On n'a rien, absolument rien et les autorités locales ont l'air plutôt frileuses à l'idée de nous aider.

- Et le Consulat ? intervint Jungkook, qui commençait à avoir mal à la tête.

- Ils disent qu'il faut qu'on attende, rien ne pourra être fait tant que nous n'aurons pas reçu une demande de rançon, si on la reçoit un jour et si c'est bien le but de tout cela. Le Consul m'a bien fait comprendre qu'il n'était pas question de lancer des recherches dans la jungle sans avoir ne serait qu'une idée de la région dans laquelle ils ont amené Taehyung. Il m'a laissé entendre qu'avec l'argent que possédait le groupe SPEAR, c'était plutôt à nous de financer une expédition. Il a bien insisté sur le fait qu'on devait s'attendre à ce genre de désagrément en voulant installer une usine dans cette partie du monde. Je l'aurais buté ce connard avec son ton condescendant.

- Et maintenant, qu'est-ce qu'on fait ? demanda Jungkook.

Les deux hommes se tournèrent vers Jimin.

Le vice-président se leva et se dirigea vers la console pour se servir un whisky à son tour.

- On attend.

- Comment ça on attend ? Ton frère est prisonnier quelque part et tu veux qu'on reste les bras croisés à siroter du whisky et à profiter de la piscine ? Hurla Woosik.

Jimin se tourna vers lui, une lueur dangereuse dans le regard.

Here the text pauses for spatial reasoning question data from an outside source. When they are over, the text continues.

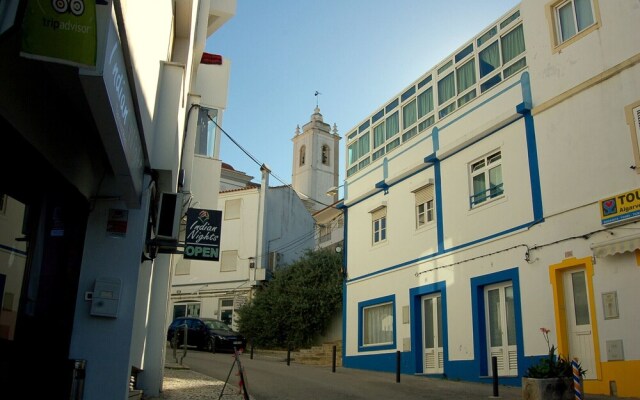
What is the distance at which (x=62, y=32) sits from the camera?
3754 mm

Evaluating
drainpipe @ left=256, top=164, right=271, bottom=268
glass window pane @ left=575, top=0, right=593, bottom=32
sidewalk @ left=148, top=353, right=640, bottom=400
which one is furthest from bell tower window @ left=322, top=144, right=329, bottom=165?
glass window pane @ left=575, top=0, right=593, bottom=32

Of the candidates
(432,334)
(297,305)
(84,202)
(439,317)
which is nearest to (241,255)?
(297,305)

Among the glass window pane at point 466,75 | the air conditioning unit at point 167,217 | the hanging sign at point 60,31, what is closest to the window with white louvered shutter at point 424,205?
the glass window pane at point 466,75

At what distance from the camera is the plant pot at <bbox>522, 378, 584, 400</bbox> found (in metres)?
10.1

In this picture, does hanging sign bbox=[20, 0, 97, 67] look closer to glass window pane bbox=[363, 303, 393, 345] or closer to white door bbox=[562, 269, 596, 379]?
white door bbox=[562, 269, 596, 379]

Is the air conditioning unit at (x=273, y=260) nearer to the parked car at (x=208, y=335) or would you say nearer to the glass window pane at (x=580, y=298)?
the parked car at (x=208, y=335)

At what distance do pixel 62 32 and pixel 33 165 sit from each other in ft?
10.3

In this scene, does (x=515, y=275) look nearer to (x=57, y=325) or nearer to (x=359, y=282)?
(x=359, y=282)

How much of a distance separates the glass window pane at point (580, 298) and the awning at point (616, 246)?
0.92m

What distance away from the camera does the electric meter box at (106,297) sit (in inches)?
274

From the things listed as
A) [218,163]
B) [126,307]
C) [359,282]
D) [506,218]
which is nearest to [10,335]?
[126,307]

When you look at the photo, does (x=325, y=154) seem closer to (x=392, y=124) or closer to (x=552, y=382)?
(x=392, y=124)

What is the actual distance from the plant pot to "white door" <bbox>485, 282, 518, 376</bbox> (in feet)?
12.1

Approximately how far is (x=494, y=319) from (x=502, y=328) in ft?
1.34
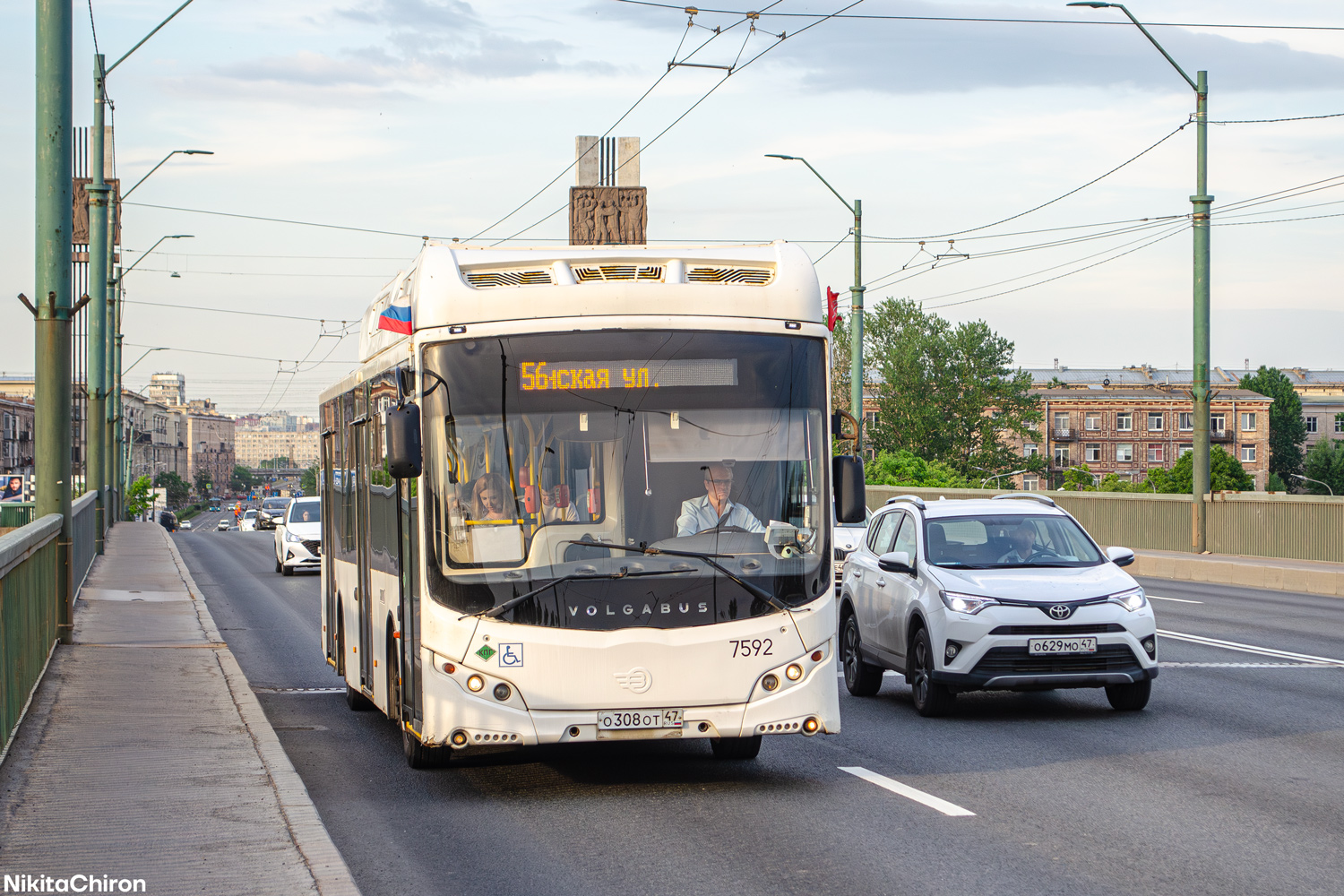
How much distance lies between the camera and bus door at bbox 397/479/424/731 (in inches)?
332

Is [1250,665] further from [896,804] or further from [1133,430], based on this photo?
[1133,430]

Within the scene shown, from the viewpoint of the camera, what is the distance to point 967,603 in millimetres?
11062

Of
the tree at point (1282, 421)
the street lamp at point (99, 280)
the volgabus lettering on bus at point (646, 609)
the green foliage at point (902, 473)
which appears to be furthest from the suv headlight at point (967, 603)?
the tree at point (1282, 421)

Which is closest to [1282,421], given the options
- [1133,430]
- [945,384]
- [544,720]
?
[1133,430]

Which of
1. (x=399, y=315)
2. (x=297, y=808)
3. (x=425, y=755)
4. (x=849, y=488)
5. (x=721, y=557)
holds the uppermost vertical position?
(x=399, y=315)

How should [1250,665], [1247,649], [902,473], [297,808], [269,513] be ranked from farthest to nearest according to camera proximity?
1. [902,473]
2. [269,513]
3. [1247,649]
4. [1250,665]
5. [297,808]

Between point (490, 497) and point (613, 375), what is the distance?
3.00 feet

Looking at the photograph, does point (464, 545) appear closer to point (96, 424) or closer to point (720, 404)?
point (720, 404)

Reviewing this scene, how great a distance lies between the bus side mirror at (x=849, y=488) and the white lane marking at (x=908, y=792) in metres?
1.43

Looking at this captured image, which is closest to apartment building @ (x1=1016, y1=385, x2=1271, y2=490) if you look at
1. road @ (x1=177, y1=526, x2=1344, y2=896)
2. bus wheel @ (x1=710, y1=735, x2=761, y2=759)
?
road @ (x1=177, y1=526, x2=1344, y2=896)

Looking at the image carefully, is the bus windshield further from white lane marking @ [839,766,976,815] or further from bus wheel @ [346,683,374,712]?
bus wheel @ [346,683,374,712]

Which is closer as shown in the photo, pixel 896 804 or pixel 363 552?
pixel 896 804

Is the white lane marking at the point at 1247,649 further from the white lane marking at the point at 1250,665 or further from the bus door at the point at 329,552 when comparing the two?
the bus door at the point at 329,552

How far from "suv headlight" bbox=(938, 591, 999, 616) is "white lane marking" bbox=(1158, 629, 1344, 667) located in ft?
16.3
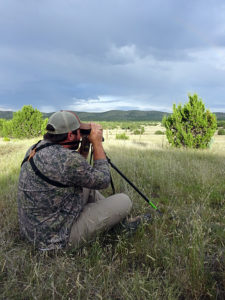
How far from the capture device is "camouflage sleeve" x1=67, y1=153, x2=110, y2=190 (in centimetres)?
197

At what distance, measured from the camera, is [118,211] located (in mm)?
2547

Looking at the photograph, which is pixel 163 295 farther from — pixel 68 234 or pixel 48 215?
pixel 48 215

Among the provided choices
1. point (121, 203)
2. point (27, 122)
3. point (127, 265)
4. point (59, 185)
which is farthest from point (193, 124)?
point (27, 122)

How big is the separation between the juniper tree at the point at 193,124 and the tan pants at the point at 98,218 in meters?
7.89

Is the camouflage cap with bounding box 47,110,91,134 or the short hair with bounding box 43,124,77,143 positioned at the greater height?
the camouflage cap with bounding box 47,110,91,134

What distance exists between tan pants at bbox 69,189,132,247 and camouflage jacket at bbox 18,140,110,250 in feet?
0.34

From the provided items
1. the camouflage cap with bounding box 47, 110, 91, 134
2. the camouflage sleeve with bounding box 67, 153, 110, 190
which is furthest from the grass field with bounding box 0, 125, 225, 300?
the camouflage cap with bounding box 47, 110, 91, 134

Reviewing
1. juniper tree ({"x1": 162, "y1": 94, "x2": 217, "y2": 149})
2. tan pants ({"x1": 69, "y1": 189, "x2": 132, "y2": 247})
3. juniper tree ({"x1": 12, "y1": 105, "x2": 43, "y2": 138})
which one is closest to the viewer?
tan pants ({"x1": 69, "y1": 189, "x2": 132, "y2": 247})

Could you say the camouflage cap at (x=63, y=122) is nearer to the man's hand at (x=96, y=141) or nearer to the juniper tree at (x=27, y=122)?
the man's hand at (x=96, y=141)

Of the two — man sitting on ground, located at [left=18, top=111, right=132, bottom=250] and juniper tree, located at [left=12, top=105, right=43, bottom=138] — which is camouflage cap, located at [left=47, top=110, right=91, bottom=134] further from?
juniper tree, located at [left=12, top=105, right=43, bottom=138]

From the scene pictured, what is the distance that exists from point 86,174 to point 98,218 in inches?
25.7

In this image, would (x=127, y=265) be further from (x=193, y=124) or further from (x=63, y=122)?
(x=193, y=124)

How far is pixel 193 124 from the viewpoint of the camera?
9852 millimetres

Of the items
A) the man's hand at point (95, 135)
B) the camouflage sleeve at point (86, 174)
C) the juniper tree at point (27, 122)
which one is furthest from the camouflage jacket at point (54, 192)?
the juniper tree at point (27, 122)
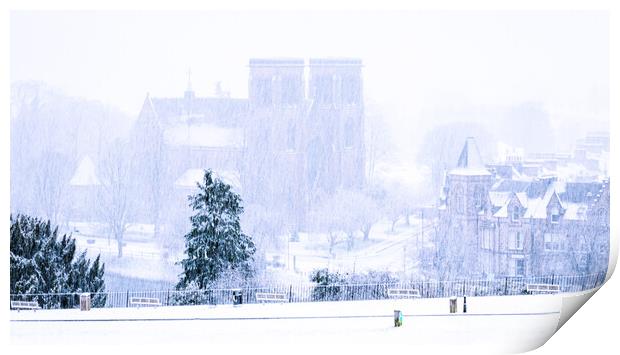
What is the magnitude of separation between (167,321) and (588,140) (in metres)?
2.57

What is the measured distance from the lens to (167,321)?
6.23 meters

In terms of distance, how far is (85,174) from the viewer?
6082 mm

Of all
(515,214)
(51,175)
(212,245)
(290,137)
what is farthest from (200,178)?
(515,214)

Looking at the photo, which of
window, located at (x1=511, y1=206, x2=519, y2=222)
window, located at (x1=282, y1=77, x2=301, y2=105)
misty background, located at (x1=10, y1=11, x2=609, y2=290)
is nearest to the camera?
misty background, located at (x1=10, y1=11, x2=609, y2=290)

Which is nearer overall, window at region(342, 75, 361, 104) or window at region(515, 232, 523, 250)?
window at region(342, 75, 361, 104)

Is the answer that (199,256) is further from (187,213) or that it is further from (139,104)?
(139,104)

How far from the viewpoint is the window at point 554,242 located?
6.30m

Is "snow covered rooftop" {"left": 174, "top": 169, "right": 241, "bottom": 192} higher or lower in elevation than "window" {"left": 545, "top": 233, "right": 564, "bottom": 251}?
higher

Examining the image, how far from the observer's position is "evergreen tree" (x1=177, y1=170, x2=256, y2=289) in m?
6.21

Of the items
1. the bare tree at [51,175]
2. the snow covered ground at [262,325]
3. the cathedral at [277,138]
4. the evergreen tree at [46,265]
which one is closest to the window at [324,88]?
the cathedral at [277,138]

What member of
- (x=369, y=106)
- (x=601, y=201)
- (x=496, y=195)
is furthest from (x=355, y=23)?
(x=601, y=201)

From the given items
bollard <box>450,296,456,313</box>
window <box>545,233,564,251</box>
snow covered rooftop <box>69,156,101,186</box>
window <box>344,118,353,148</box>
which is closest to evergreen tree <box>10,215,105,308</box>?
snow covered rooftop <box>69,156,101,186</box>

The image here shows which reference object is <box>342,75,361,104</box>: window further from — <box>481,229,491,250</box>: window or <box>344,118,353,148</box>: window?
<box>481,229,491,250</box>: window

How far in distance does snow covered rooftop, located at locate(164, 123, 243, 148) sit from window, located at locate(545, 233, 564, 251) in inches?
71.2
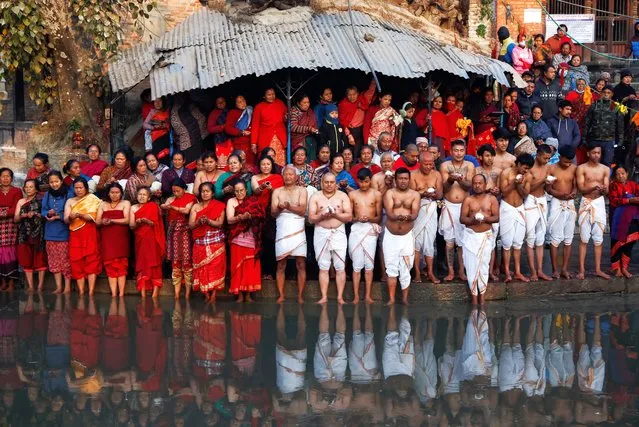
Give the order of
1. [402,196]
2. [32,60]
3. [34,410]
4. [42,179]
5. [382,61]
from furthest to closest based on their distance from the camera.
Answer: [32,60]
[382,61]
[42,179]
[402,196]
[34,410]

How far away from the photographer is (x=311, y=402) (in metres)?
7.44

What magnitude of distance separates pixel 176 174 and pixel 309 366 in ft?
13.2

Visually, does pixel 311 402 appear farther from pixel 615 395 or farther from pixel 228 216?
pixel 228 216

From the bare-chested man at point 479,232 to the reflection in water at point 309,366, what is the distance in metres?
0.47

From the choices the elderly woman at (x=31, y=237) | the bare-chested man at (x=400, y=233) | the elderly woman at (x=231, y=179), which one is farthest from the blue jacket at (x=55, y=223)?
the bare-chested man at (x=400, y=233)

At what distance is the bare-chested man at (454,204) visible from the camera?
11.0m

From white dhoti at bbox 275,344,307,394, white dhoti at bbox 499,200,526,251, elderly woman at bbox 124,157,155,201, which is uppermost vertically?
elderly woman at bbox 124,157,155,201

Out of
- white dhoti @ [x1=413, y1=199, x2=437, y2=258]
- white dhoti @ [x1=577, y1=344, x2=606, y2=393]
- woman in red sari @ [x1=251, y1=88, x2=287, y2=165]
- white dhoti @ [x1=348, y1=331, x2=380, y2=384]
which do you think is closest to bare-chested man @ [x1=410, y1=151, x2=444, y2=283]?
white dhoti @ [x1=413, y1=199, x2=437, y2=258]

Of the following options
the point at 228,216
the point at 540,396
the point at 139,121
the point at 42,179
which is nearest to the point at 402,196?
the point at 228,216

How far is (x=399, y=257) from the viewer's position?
419 inches

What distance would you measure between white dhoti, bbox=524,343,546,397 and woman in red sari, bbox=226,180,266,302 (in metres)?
3.26

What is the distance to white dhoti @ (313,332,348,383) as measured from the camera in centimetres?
805

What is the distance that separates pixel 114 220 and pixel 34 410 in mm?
4008

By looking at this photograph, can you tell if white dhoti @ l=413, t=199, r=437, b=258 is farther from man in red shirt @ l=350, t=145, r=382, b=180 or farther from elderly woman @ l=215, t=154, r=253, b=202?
elderly woman @ l=215, t=154, r=253, b=202
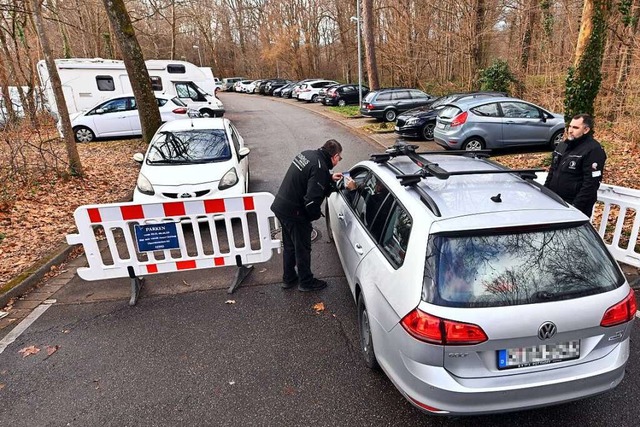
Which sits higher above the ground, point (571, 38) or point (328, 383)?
point (571, 38)

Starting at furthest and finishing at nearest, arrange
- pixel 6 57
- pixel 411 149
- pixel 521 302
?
pixel 6 57 < pixel 411 149 < pixel 521 302

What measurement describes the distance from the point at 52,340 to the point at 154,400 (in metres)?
1.57

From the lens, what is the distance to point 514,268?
230cm

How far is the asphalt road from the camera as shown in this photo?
2789 millimetres

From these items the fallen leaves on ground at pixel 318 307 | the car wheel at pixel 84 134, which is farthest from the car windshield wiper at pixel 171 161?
the car wheel at pixel 84 134

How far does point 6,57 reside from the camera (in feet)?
45.7

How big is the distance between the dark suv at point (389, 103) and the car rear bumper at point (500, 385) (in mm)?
15090

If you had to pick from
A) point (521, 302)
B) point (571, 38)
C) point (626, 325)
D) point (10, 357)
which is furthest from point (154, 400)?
point (571, 38)

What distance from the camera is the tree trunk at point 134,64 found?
10703 mm

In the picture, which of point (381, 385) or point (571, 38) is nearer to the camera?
point (381, 385)

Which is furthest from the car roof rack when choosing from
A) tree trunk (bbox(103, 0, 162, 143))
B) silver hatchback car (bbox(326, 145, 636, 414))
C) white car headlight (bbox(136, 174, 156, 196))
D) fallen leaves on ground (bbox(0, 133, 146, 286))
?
tree trunk (bbox(103, 0, 162, 143))

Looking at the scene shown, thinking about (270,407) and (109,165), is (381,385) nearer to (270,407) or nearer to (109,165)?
(270,407)

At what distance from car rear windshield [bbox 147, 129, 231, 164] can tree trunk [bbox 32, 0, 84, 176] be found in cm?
265

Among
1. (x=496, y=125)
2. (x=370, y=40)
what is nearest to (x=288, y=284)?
(x=496, y=125)
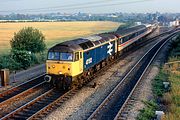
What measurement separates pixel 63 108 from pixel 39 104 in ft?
4.91

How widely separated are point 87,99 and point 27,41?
69.4 feet

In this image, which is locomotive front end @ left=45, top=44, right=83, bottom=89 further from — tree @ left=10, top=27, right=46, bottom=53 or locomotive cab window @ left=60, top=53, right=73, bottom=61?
tree @ left=10, top=27, right=46, bottom=53

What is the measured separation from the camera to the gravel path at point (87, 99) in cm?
1539

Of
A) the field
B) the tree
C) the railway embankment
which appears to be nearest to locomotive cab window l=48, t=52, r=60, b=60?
the railway embankment

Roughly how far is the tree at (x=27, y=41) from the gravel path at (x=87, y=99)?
13.9 metres

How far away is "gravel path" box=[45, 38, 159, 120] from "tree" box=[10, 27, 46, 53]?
1386 cm

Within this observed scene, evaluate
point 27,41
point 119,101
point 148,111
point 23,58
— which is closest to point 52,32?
point 27,41

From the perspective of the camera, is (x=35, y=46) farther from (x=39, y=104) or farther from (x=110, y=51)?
(x=39, y=104)

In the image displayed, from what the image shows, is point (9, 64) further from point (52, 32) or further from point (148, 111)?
point (52, 32)

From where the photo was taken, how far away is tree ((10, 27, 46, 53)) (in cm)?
3700

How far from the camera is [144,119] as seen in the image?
47.9 feet

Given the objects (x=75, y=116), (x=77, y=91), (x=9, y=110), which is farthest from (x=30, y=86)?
(x=75, y=116)

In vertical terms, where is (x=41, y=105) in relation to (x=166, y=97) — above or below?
below

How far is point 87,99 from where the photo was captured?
1834 centimetres
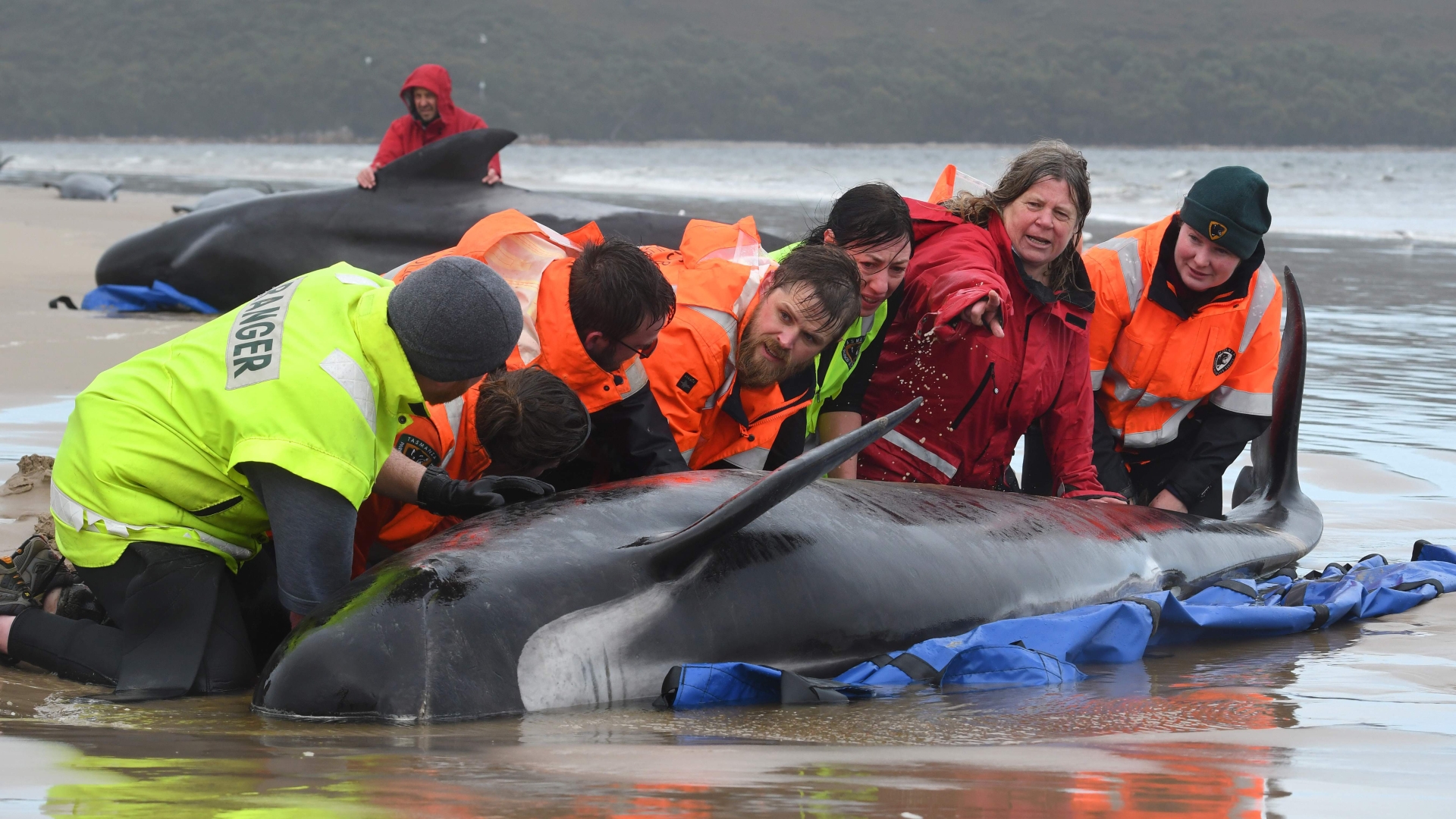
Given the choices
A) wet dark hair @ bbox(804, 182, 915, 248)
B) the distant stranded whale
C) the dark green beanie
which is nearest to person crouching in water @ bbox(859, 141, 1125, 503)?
wet dark hair @ bbox(804, 182, 915, 248)

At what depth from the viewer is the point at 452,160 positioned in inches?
443

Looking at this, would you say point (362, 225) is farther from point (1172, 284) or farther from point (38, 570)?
point (38, 570)

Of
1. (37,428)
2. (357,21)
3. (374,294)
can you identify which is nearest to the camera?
(374,294)

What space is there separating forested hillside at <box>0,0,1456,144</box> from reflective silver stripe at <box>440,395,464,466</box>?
390ft

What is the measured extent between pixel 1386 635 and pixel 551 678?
2959 mm

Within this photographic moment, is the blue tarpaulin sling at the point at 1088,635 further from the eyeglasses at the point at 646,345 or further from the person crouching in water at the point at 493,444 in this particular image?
the eyeglasses at the point at 646,345

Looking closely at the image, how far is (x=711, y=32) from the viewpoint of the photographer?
17888cm

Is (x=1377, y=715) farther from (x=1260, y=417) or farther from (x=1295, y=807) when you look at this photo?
(x=1260, y=417)

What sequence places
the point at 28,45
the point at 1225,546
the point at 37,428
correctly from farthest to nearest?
the point at 28,45, the point at 37,428, the point at 1225,546

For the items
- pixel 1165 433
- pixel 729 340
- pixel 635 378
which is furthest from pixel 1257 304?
pixel 635 378

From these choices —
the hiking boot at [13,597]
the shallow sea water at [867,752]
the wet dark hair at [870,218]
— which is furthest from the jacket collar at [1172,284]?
the hiking boot at [13,597]

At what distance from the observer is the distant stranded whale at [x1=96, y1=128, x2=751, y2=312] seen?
11.3 m

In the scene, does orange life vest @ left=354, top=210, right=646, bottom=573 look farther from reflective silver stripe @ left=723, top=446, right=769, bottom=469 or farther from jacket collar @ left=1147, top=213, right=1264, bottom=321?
jacket collar @ left=1147, top=213, right=1264, bottom=321

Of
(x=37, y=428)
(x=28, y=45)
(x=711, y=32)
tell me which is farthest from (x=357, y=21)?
(x=37, y=428)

- Tu vois une autre solution ? On ne sait pas où il est, on ne sait même pas s'il est encore vivant. Même si j'engage des mercenaires, je les envoie où ? Il y a des milliers de kilomètres carrés à couvrir dans cette jungle.

Il posa son verre brutalement sur le bois.

- Sur ce, j'ai une entreprise à diriger, dit-il en sortant de la pièce.

- Ce type a un sang-froid qui dépasse l'entendement, murmura Woosik avant de sortir à son tour.

Jungkook resta assis dans son fauteuil, pensif.

Les arguments de Jimin se tenaient, ils pouvaient difficilement lancer une opération de sauvetage dans ces conditions, pourtant la réponse de son amant ne lui plaisait guère.

Lui, Jeon Jungkook, n'avait jamais été homme à attendre sans rien faire.